I know a man who is a hopeless alcoholic. He has lost everything because of his decades long addiction. He has been in and out of treatment numereous times, and has also attempted long-term rehabilitation programs. Only to fail over and over again and to return to the very thing that he has despised himself for doing.
When he is sober, he wants very much to rebuild his life. He looks at the wreckage he has made of it and feels the impossible weight of ever being able to live a stable, healthy life. He is lost among the rubble of his own soul.
He was not born for this. When he was a child he did not wish about himself to grow up to become a homeless alcoholic. It is not who he is. Not then, and really, not now.
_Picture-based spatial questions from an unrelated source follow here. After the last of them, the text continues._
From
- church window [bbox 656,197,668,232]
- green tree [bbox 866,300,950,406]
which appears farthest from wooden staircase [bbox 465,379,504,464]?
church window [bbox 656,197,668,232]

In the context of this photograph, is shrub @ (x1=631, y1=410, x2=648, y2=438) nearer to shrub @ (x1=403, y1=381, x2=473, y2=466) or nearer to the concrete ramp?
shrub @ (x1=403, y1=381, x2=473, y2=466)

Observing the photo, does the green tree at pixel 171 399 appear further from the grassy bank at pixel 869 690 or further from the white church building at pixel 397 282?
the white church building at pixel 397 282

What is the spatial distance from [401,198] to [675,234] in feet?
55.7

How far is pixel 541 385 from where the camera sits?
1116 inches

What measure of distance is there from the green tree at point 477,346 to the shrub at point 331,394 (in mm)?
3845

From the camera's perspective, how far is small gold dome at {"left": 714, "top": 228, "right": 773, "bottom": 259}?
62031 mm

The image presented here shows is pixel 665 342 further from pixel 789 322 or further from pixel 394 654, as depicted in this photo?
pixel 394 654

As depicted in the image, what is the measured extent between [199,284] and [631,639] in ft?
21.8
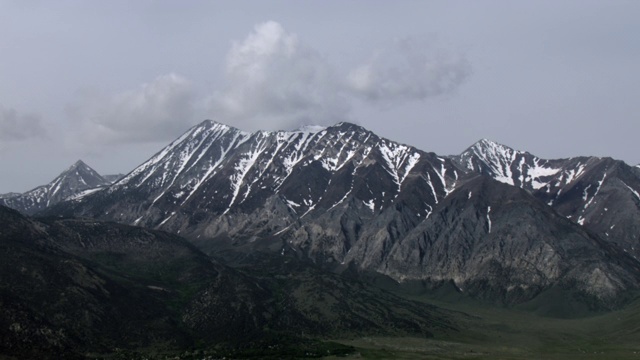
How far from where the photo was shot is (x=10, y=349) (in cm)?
19075

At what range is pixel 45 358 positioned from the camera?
197 m

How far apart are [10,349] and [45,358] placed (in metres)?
10.4
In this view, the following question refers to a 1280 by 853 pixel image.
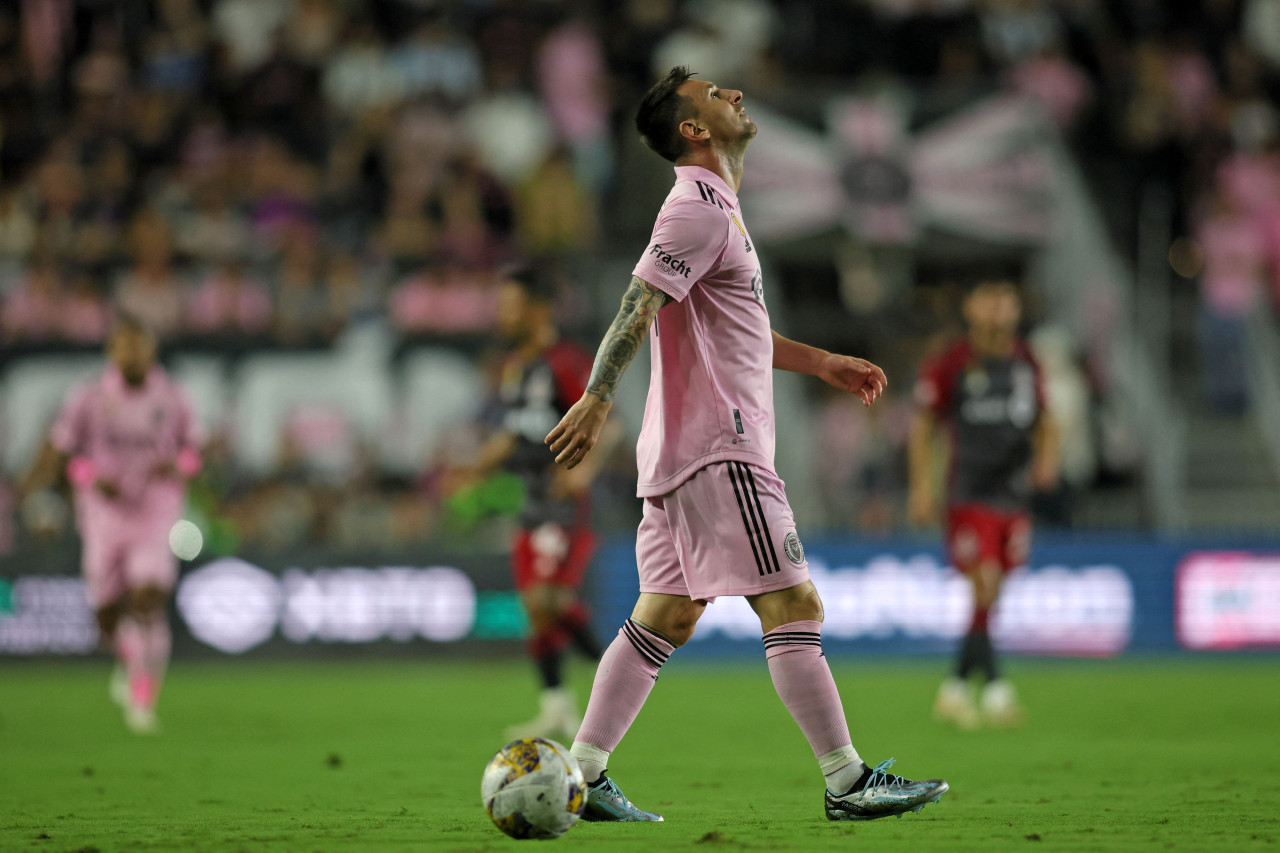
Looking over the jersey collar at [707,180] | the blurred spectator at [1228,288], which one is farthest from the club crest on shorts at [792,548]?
the blurred spectator at [1228,288]

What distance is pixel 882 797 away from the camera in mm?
5703

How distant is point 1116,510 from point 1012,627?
1797 mm

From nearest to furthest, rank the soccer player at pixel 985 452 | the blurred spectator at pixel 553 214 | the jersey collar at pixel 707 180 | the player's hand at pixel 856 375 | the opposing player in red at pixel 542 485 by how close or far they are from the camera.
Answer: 1. the jersey collar at pixel 707 180
2. the player's hand at pixel 856 375
3. the opposing player in red at pixel 542 485
4. the soccer player at pixel 985 452
5. the blurred spectator at pixel 553 214

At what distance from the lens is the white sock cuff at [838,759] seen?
5.75 metres

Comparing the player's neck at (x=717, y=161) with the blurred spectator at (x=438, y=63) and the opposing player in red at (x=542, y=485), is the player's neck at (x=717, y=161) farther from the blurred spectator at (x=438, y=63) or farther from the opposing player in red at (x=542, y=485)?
the blurred spectator at (x=438, y=63)

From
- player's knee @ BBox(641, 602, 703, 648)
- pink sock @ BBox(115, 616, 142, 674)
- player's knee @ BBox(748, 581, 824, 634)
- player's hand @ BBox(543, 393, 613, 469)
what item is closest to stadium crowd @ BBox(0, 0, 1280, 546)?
pink sock @ BBox(115, 616, 142, 674)

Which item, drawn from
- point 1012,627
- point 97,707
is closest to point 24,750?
point 97,707

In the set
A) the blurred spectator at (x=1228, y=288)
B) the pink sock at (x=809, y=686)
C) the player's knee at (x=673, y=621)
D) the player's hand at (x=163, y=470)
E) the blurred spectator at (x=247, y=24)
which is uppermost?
the blurred spectator at (x=247, y=24)

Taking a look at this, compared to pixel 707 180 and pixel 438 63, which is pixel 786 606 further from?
pixel 438 63

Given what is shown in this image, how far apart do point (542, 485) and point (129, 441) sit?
324 cm

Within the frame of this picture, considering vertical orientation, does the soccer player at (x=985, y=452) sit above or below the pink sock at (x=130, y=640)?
above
This man is a brother in the faith. He is a Christ follower. Does that surprise you? His heart for God is real. There is a faith in him that is anchored like a deep root. No matter how messed up everything is, he does not blame the Lord for his place in life.
In fact, he often finds moments of gratitude in the simpliest details of everyday life. Like when he found money on the street. Or when he remembered a randomly found tool that he pocketed weeks earlier, yet rediscovered in just the moment when such a tool was needed. He breathes an alcohol-soaked thank you to his Creator and carries on in the valley of his death.
And it is a death. Alcoholism is killing him.
The smallest of comfort, though, lies hidden in a cave in the wilderness of his invisible self. It is the tiniest fraction of light that there is indeed a good God of love who does care for him No Matter What. This truth was seeded in him long ago, and it has not been drowned out by the liquor.
Many waters cannot quench love,
nor can rivers drown it. (Song of Songs 8.7)
In the dragon’s grip of drink, the fragrant scent of God’s love still swirls around him. He is hooked, more on God’s love, actually, than the alcohol. For if alcohol truly had his soul, he would not know that small comfort that lies inside of him like a secret garden in a wilderness. No. God has him. God has this brother of ours and his grip is much firmer than any dragon of drink.
I hope he stays with us a while. I hope he dies sober much later in the journey. But no matter what happens, he is a loved man.
When you encounter the addict or alcoholic on the street, do not look away. For when you do, you are looking away from Jesus.